Beneath this task are records; tally the lines in them that contain "fraction" and report only the number.

** Opening Exercise data block **

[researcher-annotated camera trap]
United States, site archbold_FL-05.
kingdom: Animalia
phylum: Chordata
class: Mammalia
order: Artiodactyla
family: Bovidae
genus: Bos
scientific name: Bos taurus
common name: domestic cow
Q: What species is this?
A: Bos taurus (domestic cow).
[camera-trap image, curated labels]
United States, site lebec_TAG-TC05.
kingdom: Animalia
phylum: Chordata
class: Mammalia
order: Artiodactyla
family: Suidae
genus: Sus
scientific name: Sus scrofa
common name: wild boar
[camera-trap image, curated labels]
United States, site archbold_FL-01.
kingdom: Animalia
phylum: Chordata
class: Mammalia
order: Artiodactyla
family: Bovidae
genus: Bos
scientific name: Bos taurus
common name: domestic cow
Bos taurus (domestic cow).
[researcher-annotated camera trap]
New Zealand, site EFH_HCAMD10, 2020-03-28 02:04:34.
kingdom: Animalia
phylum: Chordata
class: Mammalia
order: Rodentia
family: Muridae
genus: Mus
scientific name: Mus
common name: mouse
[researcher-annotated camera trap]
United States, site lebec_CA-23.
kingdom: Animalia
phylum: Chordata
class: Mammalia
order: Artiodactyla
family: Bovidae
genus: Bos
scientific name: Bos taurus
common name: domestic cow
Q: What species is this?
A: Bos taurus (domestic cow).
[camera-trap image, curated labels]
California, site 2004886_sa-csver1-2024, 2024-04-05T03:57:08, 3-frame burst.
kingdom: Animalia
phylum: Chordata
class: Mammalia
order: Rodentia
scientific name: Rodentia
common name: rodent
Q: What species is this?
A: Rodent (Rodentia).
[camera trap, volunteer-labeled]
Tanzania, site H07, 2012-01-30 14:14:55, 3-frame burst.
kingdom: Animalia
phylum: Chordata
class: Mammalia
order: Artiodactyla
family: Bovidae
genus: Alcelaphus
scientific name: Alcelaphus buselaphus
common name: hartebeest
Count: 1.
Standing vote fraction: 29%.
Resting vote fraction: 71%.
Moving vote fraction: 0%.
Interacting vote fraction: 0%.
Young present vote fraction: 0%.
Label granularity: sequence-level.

** Closing Exercise data block **

**Answer box:** 5